Sears Textured Paint, a powder that was mixed with water to make a paste was used to cover the aluminum screen wire.  Textured paint was used by painters to add swirls to ceilings to hide the tape seams and may not be available now but something similar should be available.  It has proven to be a great mountain material and did not crack and is much lighter than plaster of Paris and is more durable than paper mache and not susceptible to bug attack.  The textured paint was used to soak paper towels that were laid on the wire screen to form the surface.  Several layers and coats were used.

The mountain is light weight and been moved to 5 different houses.  It has held up well.

Charlie

 

I used the "Glue Hardshell" technique pioneered by Howard Zane.  It involves card strips attached to the layout w/ hot glue, and red (or other) cheap, absorbent paper.  The red paper such as movers use to protect carpet is supposed to be the best- but I used brown paper.  A single roll, and I still have a fair amount left.

After making the framework using cardboard strips, and being sure to connect the strips to one another in the process, you cut reasonable lengths of paper - maybe 2 ft. X 4 ft., wad it then re-open it.  The more you stretch it back open the smoother the terrain will be.  In sections where you want a "meadow"- don't wad it at all.  

Then, using carpenters glue,  bought by the gallon (I used Elmers ) and per Howard at full strength, you use an old knarly paintbrush to coat the paper with the glue.  By the time you coat the mountain  fully, you should be ready for a second coat.  Allow the shell to dry overnight, then paint using earth brown, or other dark color cheap latex paint.

Great topic!  Probably a Really Dumb Question (because I've never built a layout with variable terrain.)  When you build tunnels and mountains using these techniques, what do you place over or on the track to ensure that there's a hollow passage with a cross-section large enough for the train to pass through when it's all finished?

To give an example: back in the old days, you were supposed to drape screen wire over wooden frames, and then spread plaster over the screen wire.  The wooden forms ensured sufficient clearance for the train.  Once the plaster dried you could enlarge the outside of the mountain to any desired shape.

Today I understand that using screen wire is a big no-no because of "ground planes," command control signal doesn't penetrate it, etc.

I probably need to buy some scenery how-to DVD's, if anyone has recommendations.  I have zero experience with this, and I'm just really struggling to visualize the sequence of events.
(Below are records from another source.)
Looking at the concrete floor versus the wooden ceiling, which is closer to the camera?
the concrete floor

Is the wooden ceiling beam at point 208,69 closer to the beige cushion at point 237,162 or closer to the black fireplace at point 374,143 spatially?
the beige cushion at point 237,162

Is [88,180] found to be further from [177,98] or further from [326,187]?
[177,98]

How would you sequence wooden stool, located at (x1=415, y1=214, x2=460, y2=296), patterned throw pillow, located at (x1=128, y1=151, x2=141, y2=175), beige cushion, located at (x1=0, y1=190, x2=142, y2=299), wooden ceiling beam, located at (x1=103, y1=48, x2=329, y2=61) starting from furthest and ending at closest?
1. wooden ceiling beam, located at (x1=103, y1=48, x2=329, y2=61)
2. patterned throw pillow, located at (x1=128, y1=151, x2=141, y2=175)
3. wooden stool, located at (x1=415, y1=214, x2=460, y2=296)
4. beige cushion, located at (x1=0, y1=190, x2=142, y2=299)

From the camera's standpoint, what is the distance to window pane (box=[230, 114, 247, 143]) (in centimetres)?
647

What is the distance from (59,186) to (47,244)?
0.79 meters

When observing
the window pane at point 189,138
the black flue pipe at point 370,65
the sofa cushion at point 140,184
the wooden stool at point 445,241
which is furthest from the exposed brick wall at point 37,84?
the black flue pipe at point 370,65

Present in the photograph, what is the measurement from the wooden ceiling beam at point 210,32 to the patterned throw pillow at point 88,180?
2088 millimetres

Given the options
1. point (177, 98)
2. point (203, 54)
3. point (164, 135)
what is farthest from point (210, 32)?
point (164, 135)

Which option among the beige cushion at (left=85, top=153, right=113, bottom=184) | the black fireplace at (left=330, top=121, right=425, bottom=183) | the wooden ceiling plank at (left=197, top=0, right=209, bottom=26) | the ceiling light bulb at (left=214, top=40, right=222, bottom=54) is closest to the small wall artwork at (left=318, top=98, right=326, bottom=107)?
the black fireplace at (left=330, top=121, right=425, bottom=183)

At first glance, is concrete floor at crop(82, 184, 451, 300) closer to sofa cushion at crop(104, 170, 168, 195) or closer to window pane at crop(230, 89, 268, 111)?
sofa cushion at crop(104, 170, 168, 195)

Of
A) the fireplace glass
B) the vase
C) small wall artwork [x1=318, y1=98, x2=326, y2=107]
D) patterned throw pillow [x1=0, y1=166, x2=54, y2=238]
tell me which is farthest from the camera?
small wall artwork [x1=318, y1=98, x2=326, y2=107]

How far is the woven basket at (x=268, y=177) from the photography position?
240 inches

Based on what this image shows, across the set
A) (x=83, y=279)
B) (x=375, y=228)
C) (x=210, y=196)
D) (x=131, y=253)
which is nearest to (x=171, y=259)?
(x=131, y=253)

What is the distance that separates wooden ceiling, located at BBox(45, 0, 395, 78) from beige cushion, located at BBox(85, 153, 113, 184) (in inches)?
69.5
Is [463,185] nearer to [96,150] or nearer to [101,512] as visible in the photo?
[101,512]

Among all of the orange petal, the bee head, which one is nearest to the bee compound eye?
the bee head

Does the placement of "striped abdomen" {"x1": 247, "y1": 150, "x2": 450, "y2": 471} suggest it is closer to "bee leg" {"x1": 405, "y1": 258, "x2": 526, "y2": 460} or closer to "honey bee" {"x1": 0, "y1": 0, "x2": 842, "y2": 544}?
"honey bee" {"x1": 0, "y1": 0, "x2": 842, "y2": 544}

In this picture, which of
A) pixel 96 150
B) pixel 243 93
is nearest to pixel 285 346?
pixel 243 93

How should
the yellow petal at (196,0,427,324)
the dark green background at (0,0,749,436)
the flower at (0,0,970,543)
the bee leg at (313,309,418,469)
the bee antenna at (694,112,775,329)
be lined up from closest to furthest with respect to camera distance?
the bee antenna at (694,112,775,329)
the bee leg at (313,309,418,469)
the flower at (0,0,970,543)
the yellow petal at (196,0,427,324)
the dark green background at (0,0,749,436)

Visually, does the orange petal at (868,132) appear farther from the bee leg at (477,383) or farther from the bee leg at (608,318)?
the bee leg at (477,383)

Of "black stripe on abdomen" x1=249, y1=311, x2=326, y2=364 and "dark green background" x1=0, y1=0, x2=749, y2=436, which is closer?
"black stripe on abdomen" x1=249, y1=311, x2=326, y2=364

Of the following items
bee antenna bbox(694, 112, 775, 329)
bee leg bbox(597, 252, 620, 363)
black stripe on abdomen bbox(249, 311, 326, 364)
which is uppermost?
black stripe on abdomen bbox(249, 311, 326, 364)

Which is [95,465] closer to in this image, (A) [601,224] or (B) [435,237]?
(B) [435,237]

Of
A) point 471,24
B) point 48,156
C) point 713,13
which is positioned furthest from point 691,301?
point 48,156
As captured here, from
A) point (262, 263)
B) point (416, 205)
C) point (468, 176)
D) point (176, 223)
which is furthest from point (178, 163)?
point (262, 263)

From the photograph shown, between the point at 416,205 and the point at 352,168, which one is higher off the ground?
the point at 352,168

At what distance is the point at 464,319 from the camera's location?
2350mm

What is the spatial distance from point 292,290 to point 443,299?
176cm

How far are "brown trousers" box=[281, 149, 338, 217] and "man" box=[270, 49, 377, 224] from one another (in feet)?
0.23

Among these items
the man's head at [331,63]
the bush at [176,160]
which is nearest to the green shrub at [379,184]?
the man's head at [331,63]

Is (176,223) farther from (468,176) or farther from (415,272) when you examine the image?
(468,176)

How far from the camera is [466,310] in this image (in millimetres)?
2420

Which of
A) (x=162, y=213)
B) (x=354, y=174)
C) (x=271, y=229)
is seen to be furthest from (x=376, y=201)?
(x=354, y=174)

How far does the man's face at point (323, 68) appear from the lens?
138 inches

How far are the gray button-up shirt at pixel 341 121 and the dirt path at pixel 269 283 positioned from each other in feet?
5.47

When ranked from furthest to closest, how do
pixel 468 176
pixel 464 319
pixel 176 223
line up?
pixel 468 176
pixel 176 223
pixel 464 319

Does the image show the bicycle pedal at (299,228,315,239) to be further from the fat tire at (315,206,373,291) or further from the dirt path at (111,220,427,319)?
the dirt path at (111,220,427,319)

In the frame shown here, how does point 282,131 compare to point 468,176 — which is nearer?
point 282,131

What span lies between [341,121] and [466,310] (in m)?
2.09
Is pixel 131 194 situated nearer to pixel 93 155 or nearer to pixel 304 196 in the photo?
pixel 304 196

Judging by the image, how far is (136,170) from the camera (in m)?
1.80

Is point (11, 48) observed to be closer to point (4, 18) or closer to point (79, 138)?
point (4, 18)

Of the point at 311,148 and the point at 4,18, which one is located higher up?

I simply made foamboard rectangular "boxes" around the tunnel entry itself, and then used crinkled up aluminum foil, painted flat black, to create the appearance of a "blasted" tunnel wall and ceiling.  The foamboard boxes are accessible through the back of the layout, with little handles on them- so I can remove them for maintenance.

I left the middle section of the tunnels open and accessible from the back of the layout.